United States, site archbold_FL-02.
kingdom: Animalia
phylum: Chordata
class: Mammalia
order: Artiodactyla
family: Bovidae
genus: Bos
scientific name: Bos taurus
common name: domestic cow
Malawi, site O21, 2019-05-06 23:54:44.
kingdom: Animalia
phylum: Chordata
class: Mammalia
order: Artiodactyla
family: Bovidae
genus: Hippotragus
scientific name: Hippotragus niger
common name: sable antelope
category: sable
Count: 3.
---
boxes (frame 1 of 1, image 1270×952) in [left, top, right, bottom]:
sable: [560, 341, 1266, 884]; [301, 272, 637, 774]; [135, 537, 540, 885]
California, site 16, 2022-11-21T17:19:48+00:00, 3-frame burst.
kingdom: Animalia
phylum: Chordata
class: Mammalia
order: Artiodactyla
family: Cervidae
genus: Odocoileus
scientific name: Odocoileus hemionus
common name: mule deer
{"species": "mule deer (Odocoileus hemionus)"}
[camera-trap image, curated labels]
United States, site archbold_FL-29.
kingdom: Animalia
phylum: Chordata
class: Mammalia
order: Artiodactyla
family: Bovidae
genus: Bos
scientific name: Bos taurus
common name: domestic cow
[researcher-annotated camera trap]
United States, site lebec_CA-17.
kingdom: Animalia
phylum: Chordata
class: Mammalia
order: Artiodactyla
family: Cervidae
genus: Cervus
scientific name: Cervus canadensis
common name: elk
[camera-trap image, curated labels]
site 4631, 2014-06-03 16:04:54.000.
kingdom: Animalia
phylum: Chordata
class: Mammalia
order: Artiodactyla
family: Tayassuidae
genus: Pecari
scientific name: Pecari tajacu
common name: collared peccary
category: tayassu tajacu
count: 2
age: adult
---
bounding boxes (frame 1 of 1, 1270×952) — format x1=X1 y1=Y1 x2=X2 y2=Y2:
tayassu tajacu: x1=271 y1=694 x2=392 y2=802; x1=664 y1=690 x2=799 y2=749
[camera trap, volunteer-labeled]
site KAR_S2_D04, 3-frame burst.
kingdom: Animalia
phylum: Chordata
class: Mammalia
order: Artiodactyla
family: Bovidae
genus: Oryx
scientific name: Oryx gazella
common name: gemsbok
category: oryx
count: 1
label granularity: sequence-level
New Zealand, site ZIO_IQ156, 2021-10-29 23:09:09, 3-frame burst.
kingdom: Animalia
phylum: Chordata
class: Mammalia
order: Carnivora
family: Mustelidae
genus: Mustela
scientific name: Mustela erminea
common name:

####################

In the entries above, find each line with the word "trap" and return it.

_WRITTEN SOLUTION_:
[camera-trap image, curated labels]
[researcher-annotated camera trap]
[camera-trap image, curated labels]
[camera trap, volunteer-labeled]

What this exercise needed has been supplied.